Over at 2am theatre Trisha wrote this post on the benefits of dynamic pricing that merits a response.
A quick primer: This is how she defines dynamic pricing -
Under this model, you advertise your lowest regular adult price, with the phrase “Starts at $XX.” Then you make sure the lowest advertised price requires them to buy early, come to the least popular performance night and sit in the very visible but not very good seats right up front on the side.
If they want a better night, a better seat, or the chance to wait until the last minute, it will cost them more. And if you haven’t advertised your additional prices in advance, you can adjust these numbers on the fly, experimenting until you find the right price breaks for this audience for this particular show.
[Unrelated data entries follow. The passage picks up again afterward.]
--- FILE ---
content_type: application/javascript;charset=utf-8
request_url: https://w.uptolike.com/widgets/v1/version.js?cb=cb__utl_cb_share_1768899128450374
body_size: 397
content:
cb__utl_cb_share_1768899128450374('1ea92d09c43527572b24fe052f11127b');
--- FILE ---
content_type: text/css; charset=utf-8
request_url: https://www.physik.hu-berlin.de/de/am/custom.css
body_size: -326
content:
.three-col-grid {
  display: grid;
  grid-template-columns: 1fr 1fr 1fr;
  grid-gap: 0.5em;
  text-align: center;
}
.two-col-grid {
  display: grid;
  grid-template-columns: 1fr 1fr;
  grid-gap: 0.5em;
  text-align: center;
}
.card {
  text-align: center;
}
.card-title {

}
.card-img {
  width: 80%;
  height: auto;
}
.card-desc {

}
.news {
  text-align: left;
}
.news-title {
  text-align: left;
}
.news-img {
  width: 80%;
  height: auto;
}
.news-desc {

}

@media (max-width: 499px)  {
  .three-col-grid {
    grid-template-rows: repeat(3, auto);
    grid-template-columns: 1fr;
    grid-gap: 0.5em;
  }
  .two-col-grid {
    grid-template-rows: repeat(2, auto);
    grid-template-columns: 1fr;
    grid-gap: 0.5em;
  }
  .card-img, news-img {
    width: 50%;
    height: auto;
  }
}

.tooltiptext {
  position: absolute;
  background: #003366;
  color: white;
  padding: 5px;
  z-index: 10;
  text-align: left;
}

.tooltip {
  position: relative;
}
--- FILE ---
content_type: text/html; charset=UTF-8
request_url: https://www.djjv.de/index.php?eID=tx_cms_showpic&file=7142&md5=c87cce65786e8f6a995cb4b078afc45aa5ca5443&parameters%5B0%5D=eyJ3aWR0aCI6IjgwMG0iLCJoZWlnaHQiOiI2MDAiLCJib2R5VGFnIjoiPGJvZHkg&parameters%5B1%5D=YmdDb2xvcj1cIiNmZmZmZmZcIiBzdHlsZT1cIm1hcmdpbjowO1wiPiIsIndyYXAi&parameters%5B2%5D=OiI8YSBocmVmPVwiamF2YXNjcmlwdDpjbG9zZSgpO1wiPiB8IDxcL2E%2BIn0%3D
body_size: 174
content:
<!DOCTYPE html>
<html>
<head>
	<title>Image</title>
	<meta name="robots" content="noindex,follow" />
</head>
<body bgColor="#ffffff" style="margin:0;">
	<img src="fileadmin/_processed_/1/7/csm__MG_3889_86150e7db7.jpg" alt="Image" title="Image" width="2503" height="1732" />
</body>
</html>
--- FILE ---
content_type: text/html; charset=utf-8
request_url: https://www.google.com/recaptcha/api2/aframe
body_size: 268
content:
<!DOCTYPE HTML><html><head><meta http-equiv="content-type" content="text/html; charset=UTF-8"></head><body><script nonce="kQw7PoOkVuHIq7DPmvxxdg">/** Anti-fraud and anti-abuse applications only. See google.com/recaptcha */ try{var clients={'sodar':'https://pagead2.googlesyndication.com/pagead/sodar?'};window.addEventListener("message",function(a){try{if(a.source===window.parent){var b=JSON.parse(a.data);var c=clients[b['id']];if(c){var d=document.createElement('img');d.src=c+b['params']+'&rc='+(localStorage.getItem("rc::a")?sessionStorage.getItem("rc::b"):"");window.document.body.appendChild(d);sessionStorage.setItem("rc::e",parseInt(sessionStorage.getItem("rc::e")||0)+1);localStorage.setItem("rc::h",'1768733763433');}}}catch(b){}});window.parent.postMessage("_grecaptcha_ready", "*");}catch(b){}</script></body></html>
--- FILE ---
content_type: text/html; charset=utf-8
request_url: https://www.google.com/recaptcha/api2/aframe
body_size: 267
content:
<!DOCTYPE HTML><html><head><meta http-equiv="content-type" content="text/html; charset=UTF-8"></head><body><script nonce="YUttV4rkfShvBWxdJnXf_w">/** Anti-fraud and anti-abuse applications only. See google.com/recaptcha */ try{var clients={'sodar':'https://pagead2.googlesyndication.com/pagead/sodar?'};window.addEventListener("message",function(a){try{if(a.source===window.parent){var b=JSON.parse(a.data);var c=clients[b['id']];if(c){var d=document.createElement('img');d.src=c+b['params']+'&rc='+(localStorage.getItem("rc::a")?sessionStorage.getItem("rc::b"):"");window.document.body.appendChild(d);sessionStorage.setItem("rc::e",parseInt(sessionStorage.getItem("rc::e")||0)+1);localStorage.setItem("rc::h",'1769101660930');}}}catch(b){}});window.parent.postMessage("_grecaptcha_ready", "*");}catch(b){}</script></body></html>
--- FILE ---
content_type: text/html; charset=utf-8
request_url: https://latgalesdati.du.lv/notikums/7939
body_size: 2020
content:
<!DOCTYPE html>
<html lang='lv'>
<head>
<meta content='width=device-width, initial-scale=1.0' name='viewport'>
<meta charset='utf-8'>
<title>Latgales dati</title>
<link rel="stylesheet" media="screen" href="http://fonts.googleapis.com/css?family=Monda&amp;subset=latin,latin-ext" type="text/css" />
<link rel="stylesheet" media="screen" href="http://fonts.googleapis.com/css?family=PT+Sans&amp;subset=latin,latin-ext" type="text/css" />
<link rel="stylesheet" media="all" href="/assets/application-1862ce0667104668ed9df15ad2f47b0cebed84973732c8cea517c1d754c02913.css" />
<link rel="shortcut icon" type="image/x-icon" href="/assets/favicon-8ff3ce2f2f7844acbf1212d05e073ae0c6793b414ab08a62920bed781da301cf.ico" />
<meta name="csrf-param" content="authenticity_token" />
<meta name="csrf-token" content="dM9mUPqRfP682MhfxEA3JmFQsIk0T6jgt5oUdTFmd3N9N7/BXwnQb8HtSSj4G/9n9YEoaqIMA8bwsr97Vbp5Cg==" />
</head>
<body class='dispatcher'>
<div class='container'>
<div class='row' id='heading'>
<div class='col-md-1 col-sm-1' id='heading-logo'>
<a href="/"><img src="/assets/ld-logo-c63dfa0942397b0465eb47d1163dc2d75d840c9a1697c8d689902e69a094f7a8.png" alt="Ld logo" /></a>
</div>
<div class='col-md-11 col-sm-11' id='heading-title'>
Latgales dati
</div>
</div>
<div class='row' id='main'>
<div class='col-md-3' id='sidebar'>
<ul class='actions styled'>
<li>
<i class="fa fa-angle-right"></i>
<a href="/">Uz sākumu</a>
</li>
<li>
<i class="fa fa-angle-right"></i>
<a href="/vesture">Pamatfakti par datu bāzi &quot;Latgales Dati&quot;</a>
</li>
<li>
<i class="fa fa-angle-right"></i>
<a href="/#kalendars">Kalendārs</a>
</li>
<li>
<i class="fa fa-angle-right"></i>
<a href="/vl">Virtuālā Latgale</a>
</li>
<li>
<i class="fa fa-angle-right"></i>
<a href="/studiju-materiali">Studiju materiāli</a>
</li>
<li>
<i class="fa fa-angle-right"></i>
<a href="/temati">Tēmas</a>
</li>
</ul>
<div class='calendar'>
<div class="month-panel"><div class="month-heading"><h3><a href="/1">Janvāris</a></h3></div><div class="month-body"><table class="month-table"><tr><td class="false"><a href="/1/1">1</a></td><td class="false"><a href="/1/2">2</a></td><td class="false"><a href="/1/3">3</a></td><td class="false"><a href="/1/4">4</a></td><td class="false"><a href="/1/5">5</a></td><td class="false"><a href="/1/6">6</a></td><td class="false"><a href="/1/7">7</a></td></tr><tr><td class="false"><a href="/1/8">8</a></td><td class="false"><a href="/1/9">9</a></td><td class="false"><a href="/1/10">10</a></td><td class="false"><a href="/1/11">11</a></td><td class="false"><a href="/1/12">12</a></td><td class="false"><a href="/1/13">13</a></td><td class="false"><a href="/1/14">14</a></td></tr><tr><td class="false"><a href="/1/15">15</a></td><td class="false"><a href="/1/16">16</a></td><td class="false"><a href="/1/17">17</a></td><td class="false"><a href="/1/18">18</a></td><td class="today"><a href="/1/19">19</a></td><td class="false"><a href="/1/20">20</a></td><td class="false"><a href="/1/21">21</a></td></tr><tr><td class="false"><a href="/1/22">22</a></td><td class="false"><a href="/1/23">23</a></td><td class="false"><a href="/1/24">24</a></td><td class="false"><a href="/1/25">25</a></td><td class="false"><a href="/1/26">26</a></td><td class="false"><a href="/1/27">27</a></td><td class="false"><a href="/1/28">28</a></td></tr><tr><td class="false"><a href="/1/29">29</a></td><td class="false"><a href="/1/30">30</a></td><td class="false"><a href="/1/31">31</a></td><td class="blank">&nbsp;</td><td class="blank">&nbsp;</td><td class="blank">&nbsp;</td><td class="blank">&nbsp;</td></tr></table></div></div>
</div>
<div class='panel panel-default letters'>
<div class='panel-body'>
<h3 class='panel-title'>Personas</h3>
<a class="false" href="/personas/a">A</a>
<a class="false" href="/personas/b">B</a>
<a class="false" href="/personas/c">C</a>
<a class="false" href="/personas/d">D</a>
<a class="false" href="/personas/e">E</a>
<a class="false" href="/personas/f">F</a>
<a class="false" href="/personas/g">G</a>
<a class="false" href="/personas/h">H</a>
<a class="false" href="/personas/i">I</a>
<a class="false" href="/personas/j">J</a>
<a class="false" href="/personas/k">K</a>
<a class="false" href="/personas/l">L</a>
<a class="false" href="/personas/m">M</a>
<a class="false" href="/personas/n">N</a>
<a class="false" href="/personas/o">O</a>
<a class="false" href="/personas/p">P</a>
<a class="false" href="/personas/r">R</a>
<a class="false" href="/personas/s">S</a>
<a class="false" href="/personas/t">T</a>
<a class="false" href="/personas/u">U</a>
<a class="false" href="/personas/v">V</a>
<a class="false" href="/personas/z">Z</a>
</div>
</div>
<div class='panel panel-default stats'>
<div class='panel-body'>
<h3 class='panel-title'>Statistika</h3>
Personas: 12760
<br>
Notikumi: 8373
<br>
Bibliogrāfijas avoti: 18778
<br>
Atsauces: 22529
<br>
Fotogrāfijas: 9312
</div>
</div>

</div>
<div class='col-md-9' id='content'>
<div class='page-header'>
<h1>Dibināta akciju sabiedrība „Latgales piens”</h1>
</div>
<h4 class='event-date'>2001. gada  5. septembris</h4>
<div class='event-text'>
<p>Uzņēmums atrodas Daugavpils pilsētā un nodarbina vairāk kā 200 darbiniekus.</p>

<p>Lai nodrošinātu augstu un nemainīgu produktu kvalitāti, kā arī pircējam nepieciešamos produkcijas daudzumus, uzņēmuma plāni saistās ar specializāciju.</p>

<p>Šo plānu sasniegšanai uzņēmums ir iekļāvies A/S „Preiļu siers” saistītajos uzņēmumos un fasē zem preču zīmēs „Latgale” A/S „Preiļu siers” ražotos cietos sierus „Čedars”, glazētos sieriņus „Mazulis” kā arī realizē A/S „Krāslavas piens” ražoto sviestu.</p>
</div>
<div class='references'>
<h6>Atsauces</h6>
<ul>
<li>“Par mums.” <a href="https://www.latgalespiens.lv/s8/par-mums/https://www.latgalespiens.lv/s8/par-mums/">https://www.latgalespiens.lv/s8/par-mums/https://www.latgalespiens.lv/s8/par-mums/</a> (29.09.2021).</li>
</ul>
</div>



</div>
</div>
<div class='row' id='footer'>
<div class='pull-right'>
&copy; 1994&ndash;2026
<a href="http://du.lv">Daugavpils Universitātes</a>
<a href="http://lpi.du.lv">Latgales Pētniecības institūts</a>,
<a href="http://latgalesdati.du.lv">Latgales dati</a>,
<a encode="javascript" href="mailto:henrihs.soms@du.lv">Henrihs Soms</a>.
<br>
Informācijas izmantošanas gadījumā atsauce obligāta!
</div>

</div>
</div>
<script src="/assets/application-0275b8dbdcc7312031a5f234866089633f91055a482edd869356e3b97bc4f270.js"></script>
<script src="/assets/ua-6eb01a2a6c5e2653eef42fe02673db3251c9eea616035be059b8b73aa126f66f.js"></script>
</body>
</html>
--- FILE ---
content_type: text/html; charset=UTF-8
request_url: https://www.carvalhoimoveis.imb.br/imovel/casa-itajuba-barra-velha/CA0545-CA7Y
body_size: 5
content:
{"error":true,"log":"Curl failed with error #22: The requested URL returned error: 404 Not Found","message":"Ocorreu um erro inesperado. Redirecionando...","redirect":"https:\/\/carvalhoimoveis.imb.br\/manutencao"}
About 2 years ago dynamic pricing became the big idea. I can remember sitting in a conference session and hearing a presenter brag about how he got this idea from the airline industry.
The airline industry.
Think about that for a second.
The airline industry is probably one of the most disliked industries in America. There are like 2 profitable airlines and the rest are one step away from Chapter 11.
*This* is where we want to get our ideas?
I understand the concept of dynamic pricing and I understand why its so attractive. The performing arts are expensive, donations and other forms of contributed revenue are on the slide, so there is a certain logic to finding the ideal price/demand ratio.
But it worries me a bit when people talk about pricing models that could easily add another $10-$15 to a ticket with such . . . enthusiasm. Particularly when many of us work in nonprofit arts organizations.
The question isn't whether you can use dynamic pricing. Of course you can. The question is SHOULD you use dynamic pricing and that strikes me as a much more complex conversation that raises difficult questions:
What message are we sending to the public when we do that sort of thing?
Could dynamic pricing undercut the "case for support" that many nonprofits use to solicit contributed income?
How does your audience change when you put dynamic pricing into place?
The whole concept just feels like a mixed message to me. On one hand we are determined not to let someone pay $1 less for a ticket then the ratio says they should.
On the other hand we are community organizations that depend on generosity and goodwill to make our way.
Again, I understand the reasons for dynamic pricing. I'm not some kid standing outside the circle throwing spitballs. I've devoted my career to helping artists generate more revenue from their art. But dynamic pricing seems like ones of those things that could easily slide off the rails and turn an organization into something they never intended on becoming.
I've heard advocates of dynamic pricing say things like:
"Nobody is going to notice the difference."
"It's just a few extra dollars."
"If they can pay, they should pay."
And I'm pretty sure the people saying that didn't come into the field hoping that one day those sorts of words would be coming out their mouths.
So I'm going to suggest that you be VERY cautious when using dynamic pricing and that you really consider the long term implications. If you look at it carefully and decide it's right for you then knock yourself out.
Just be sure you're doing the right thing . . . and not just the easy thing.